INSTRUKSI TUGAS.
Jawablah pertanyaan di bawah ini sesuai bacaan tentang komunitas queer di Pakistan.
(a) Apa pekerjaan Sarah dan Bilal?
(b) Untuk apa nama-nama dalam artikel itu diubah?
(c) Di bawah hukum apa homoseksualitas masih dikriminalisasi di Pakistan?

TEKS BACAAN.

Berita  

Menemui Komunitas Queer yang Terpaksa Menikah dengan Lawan Jenis

menemui-komunitas-queer-yang-terpaksa-menikah-dengan-lawan-jenis

Bersandar santai di sofa berwarna ungu plum, Sarah dan Bilal mulai membuka album yang telah berdebu. Pasangan suami istri ini tertawa geli saat mereka tiba di halaman yang terselip foto Bilal berpose menunggang kuda ke pesta pernikahannya. Dalam balutan busana pengantin serba putih, wajah lelaki itu tertutup tudung bunga.

“Dia bak pangeran tampan malam itu,” kenang Sarah saat berbicara pada VICE World News.


Di depan keluarga besar, keduanya sekilas tampak seperti pasangan sempurna. Sarah dan Bilal terlihat mesra. Mereka juga hidup mapan sebagai dokter di kawasan elit Pakistan.

Hanya saja, tidak banyak orang tahu apa sebenarnya yang terjadi di antara mereka. Pernikahan mereka tidak dilandaskan rasa cinta, melainkan suatu keharusan membahagiakan orang tua. Sarah sesungguhnya menyukai perempuan, sedangkan Bilal lebih tertarik pada laki-laki. Akan tetapi, walaupun hubungan mereka sebatas “perkawinan lavender”, keduanya berkomitmen menjadi suami istri hingga akhir hayat.

Nama-nama dalam artikel ini telah diubah untuk melindungi identitas para pasangan demi keselamatan mereka.

Di Pakistan, homoseksualitas masih dikriminalisasi di bawah hukum peninggalan kolonial yang diskriminatif. Komunitas LGBTQ sangat rentan mengalami persekusi karena orientasi seksual mereka.

Meski hukuman bagi pasangan homoseksual jarang ditegakkan, tak sedikit orang queer di Pakistan yang lebih memilih merahasiakan jati diri mereka sebenarnya. Semua ini dilakukan agar mereka terbebas dari penghinaan, kekerasan dan perjodohan. Mereka juga takut tak lagi diakui sebagai keluarga.

BAHAN YANG DISEDIAKAN.
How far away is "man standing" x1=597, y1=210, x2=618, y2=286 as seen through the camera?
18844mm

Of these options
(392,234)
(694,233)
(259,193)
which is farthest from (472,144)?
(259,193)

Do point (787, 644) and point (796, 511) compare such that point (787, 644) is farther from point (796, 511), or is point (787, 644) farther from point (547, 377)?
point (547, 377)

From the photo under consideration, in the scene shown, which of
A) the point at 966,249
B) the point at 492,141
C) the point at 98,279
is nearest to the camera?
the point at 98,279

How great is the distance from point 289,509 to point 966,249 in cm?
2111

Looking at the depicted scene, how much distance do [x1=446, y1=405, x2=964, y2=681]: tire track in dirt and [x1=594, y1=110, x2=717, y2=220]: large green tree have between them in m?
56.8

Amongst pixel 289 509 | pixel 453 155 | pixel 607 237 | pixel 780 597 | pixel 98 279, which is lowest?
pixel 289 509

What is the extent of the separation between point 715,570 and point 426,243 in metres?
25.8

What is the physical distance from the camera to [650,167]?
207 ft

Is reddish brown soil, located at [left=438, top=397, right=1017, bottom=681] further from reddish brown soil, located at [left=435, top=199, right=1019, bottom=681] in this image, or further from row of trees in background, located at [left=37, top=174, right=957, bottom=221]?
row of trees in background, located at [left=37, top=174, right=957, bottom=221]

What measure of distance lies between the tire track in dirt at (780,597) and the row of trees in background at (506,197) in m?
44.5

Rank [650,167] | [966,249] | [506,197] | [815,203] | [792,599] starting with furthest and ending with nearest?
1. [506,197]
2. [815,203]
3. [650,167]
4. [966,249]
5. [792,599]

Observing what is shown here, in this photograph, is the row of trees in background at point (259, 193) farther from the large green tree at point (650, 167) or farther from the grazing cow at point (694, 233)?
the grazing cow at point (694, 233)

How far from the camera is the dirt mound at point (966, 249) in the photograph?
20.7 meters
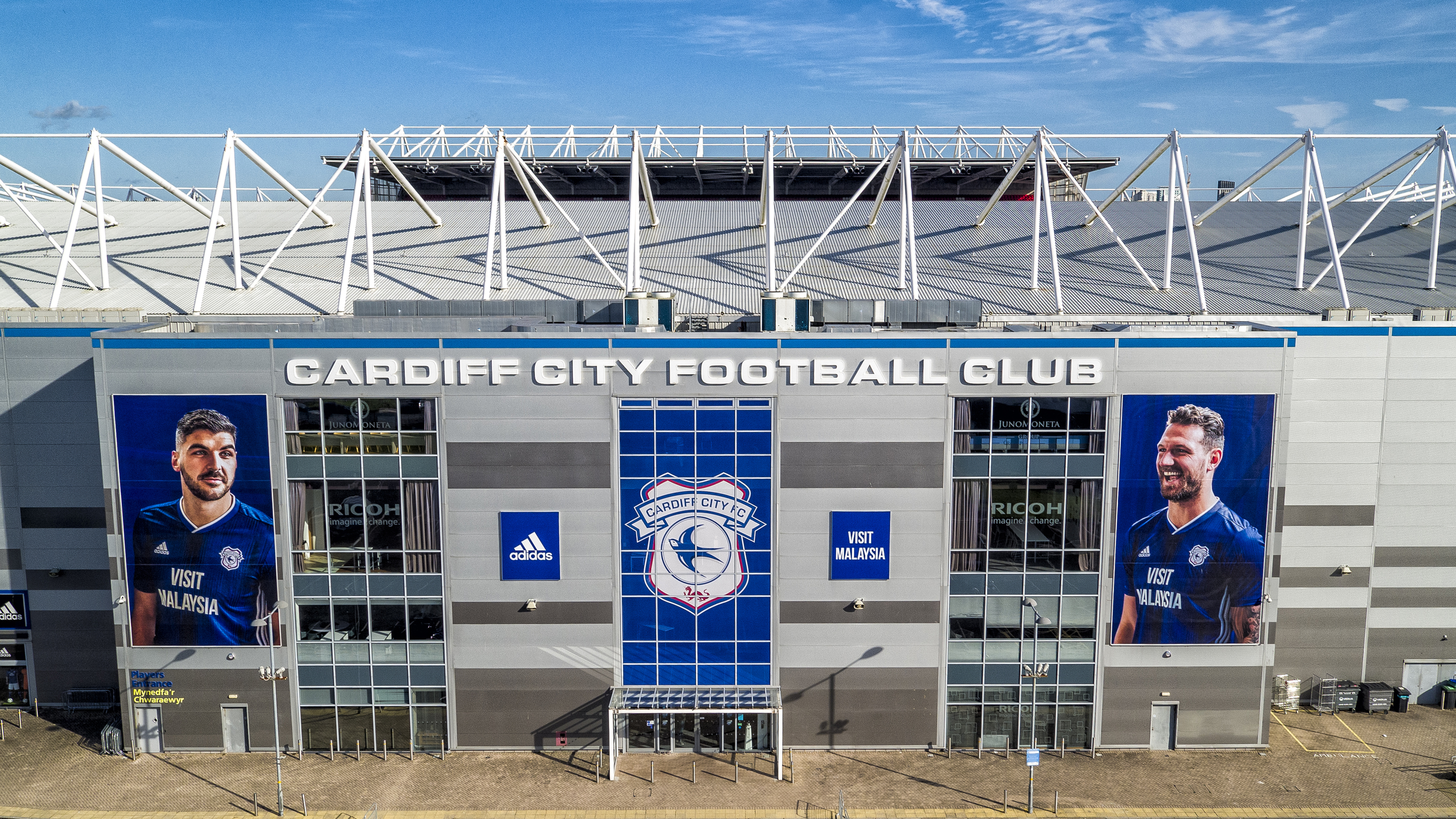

JAWABAN LENGKAP.
(a) Sarah dan Bilal bekerja sebagai dokter.
(b) Nama-nama itu diubah untuk melindungi identitas para pasangan demi keselamatan mereka.
(c) Homoseksualitas masih dikriminalisasi di bawah hukum peninggalan kolonial yang diskriminatif.